REG.EXE is a special animal, it can use BOTH channels simultaneously to announce both success or failure.
I have suffered much grief with
REG.EXE QUERY HKLM\etc\etc\

In my case I had stipulated a registry key that was a parent key from which descended several levels of child and grand-child sub-keys.
REG.EXE listed :-
via StdOut, the existence of the parent key and its child keys ; and
via StdErr the child keys which it could see BUT NOT ACCESS to identifying whether grand-child keys existed.

I was piping both StdOut and StdErr to a status file, and observed that about 0.1% of the results were not repeatable.
When I realised two streams were INSTANTLY SIMULTANEOUSLY writing to the same file I suspected some race hazard conflict in the file system.
I then changed my code to write the status file to the same HDD but the partition most remote from C:\.
As I anticipated, the race hazard was vastly increased by the much greater time that it took for the drive head to travel from reading code in C:\ to writing data in Z:\.
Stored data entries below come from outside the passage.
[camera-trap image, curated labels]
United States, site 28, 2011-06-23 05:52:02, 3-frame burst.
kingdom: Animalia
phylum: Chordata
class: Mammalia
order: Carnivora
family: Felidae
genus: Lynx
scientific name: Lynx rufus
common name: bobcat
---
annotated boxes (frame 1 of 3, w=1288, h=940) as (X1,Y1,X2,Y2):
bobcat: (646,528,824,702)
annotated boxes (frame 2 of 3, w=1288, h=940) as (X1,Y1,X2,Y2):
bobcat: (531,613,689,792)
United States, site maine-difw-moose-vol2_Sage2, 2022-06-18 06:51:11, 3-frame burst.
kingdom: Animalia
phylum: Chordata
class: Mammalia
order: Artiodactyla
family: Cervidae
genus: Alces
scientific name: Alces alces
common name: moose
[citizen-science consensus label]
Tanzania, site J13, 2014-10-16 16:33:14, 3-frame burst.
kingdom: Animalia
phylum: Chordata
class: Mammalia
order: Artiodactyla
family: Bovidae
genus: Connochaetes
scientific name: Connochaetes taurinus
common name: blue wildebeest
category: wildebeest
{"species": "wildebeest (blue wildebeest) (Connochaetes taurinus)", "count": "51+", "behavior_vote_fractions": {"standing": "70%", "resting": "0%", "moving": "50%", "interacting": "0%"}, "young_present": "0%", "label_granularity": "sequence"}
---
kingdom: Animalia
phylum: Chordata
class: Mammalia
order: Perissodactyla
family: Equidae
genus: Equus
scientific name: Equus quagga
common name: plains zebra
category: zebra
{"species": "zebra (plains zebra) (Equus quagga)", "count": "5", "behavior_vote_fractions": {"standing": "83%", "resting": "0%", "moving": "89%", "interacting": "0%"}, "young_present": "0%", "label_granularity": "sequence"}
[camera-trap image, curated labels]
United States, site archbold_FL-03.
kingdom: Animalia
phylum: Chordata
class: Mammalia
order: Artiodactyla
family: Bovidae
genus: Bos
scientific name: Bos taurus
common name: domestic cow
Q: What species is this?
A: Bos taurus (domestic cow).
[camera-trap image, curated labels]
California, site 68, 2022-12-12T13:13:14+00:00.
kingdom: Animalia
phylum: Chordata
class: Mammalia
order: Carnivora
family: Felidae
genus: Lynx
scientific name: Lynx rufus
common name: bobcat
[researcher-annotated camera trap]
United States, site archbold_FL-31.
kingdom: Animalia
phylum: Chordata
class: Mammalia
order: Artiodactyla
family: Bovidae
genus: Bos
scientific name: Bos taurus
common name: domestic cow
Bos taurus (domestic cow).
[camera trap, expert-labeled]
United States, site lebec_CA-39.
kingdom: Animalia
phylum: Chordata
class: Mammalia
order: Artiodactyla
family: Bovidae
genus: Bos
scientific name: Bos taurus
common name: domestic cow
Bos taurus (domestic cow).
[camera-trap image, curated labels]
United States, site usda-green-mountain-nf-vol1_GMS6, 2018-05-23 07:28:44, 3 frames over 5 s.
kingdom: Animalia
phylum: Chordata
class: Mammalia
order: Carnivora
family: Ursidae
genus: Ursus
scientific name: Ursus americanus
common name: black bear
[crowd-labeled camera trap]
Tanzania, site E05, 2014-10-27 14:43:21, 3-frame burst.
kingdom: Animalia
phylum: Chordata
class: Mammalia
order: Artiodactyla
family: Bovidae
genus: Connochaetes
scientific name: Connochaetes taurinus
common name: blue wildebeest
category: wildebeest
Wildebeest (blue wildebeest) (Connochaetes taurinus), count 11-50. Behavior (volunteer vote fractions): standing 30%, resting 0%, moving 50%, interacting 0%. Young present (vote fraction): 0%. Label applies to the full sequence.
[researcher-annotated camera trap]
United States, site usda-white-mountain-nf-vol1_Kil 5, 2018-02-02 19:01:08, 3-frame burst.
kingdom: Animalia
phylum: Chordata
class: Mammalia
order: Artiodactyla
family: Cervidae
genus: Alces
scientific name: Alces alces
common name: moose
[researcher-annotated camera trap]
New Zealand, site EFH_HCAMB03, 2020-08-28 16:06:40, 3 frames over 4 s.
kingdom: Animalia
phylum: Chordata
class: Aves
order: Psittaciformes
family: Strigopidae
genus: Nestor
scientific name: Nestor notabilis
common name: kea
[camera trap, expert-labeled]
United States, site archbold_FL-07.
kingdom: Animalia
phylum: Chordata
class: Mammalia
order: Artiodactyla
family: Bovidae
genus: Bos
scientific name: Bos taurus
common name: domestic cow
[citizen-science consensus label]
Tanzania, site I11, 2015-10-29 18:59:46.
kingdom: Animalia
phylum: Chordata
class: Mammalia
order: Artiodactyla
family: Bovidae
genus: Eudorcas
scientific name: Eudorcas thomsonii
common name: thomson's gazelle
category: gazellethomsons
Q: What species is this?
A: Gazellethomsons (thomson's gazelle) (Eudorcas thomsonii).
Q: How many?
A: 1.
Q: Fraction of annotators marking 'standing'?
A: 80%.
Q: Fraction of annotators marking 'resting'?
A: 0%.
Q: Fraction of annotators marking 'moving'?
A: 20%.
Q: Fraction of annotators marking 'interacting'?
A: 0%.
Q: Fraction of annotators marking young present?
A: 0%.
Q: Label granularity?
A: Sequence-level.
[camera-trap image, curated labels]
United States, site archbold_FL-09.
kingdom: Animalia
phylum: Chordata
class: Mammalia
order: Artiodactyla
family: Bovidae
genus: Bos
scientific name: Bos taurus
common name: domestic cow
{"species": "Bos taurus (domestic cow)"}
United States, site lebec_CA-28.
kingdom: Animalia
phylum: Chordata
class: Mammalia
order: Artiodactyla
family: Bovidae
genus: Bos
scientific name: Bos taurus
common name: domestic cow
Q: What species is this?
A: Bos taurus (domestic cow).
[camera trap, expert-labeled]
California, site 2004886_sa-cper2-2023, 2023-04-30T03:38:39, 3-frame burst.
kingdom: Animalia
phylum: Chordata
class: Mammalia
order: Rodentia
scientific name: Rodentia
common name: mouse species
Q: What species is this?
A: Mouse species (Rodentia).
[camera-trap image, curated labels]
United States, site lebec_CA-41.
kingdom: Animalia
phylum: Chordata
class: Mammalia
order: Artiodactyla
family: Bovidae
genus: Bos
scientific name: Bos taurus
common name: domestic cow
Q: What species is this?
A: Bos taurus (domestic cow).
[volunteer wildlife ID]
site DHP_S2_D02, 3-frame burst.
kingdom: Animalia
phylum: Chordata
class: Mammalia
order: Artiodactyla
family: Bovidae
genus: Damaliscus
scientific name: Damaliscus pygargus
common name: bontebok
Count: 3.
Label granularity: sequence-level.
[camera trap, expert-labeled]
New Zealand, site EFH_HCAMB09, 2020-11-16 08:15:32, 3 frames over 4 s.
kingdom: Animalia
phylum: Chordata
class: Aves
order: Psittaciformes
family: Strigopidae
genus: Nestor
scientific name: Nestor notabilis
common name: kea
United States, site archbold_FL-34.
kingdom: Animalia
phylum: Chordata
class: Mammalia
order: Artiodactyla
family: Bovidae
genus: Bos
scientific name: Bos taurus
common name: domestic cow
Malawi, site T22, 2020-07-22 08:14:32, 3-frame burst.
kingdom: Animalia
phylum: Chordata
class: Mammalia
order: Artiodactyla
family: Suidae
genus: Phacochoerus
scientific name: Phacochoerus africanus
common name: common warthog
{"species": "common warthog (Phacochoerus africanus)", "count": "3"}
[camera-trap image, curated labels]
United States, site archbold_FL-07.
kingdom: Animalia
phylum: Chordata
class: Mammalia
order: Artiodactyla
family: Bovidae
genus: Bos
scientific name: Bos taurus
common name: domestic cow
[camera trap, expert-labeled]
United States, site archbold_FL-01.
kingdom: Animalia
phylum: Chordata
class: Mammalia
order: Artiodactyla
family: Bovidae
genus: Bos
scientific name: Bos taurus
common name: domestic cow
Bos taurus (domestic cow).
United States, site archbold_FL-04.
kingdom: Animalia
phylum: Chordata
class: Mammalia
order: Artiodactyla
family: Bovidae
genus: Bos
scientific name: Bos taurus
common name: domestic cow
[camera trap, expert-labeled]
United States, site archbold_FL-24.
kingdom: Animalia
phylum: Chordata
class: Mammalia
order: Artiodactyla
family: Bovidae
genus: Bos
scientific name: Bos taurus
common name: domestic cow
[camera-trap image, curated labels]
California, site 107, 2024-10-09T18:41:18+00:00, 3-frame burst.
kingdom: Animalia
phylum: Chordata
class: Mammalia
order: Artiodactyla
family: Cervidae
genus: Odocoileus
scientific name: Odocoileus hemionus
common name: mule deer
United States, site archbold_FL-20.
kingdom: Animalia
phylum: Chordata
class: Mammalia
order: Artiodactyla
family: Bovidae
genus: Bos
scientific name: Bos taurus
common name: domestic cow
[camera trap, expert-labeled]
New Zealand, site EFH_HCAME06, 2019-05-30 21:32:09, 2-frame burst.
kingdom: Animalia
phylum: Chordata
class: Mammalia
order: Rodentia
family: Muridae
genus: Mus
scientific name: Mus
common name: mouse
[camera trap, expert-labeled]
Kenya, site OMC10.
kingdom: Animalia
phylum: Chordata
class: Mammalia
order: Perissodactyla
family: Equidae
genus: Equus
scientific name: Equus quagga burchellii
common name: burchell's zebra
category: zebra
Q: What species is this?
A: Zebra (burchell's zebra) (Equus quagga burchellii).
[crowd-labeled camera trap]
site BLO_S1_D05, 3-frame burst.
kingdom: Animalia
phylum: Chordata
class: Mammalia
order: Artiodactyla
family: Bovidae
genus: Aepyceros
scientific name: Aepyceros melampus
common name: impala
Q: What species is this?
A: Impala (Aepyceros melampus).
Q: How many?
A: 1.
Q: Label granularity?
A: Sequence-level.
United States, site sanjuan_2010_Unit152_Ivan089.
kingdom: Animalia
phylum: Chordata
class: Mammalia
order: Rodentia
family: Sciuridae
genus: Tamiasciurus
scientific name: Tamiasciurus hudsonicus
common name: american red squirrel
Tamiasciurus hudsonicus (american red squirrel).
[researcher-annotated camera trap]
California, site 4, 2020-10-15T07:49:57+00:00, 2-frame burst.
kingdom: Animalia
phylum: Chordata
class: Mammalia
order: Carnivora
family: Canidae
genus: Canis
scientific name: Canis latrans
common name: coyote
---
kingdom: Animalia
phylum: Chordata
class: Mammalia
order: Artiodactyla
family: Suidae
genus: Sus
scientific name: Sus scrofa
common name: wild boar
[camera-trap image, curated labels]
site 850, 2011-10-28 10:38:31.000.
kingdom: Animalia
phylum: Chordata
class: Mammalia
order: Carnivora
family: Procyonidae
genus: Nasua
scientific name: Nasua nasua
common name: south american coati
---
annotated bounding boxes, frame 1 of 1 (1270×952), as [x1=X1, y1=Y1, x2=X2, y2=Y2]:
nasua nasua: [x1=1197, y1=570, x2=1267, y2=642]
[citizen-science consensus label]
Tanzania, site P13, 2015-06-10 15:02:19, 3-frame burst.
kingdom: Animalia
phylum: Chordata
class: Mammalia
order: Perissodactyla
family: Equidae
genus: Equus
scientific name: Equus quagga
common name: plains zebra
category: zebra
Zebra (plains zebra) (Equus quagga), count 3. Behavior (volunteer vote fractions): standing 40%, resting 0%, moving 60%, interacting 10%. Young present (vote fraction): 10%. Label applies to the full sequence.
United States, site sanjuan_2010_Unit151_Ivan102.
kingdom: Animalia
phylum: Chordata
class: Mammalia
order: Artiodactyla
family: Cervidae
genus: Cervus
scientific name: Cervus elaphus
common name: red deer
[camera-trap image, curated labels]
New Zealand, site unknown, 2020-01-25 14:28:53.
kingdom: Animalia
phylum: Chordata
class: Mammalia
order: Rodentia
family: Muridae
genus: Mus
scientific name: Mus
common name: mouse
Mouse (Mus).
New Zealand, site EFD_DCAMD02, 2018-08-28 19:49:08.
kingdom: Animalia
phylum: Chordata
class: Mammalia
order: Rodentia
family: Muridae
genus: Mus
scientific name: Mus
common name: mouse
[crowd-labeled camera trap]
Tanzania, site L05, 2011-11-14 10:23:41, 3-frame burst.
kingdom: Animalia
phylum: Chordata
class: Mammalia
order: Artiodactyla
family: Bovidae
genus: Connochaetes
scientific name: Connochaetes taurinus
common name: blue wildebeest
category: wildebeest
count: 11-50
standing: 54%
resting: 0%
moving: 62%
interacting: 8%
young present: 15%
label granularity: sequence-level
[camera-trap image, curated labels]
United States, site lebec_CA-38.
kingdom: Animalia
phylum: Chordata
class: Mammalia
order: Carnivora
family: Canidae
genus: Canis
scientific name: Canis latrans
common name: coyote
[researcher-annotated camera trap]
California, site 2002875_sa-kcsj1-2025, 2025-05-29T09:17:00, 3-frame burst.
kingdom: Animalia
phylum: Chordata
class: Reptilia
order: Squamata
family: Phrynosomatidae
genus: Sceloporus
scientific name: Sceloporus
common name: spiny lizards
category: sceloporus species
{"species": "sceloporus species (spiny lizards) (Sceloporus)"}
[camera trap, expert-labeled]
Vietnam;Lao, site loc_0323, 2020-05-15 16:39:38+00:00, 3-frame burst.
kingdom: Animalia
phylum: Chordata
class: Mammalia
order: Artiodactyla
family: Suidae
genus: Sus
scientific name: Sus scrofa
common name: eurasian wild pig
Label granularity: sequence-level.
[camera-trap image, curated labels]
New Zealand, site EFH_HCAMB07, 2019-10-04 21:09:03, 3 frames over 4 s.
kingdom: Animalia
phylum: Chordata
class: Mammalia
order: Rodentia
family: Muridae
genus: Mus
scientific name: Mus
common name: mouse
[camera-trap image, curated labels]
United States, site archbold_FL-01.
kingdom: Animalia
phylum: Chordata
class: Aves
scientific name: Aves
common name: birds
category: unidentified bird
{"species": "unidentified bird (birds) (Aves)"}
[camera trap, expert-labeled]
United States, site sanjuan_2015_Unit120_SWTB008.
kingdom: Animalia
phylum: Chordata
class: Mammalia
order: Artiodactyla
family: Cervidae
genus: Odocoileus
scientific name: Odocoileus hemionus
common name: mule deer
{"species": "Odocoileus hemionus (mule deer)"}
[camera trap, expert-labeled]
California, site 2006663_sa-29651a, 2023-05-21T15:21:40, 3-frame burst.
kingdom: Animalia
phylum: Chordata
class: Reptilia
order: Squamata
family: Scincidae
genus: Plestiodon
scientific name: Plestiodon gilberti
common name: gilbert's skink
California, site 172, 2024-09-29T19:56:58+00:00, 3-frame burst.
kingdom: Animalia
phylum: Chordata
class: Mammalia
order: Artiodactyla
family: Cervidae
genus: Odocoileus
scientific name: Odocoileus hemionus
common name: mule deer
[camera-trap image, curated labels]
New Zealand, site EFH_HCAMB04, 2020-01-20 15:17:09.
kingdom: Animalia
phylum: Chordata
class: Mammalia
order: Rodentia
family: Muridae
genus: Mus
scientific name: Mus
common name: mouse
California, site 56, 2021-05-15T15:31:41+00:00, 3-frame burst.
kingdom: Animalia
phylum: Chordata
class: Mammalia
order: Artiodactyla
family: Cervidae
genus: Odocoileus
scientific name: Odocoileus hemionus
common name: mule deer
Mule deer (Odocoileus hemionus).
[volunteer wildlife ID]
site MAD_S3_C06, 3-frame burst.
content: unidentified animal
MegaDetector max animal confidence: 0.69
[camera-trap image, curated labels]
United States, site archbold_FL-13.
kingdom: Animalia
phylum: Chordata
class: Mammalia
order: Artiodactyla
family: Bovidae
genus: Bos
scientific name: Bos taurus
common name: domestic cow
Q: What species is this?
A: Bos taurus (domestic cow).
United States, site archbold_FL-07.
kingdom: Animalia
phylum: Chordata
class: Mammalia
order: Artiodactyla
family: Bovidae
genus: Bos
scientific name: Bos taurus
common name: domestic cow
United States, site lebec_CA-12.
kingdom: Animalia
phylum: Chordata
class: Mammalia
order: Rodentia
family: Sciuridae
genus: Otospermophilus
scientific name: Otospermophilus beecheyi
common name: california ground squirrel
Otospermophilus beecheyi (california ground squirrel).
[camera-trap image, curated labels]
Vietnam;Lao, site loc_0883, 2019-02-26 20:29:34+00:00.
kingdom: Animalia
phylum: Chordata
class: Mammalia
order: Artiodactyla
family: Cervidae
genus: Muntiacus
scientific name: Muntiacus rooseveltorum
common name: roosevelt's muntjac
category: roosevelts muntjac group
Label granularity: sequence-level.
Then I disabled Windows cache for the internal drive and the results were immediately repeatable - no more anomaly.
Obviously the Race Hazard was a problem in the Windows XP cache handling.
With the cache disabled it took twice as long for my Laptop to power up, so I enabled the cache and stopped writing to the same output file.

I do not know how it goes wrong for you,
but REG QUERY on a group of keys with access restrictions at various levels is quite a minefield.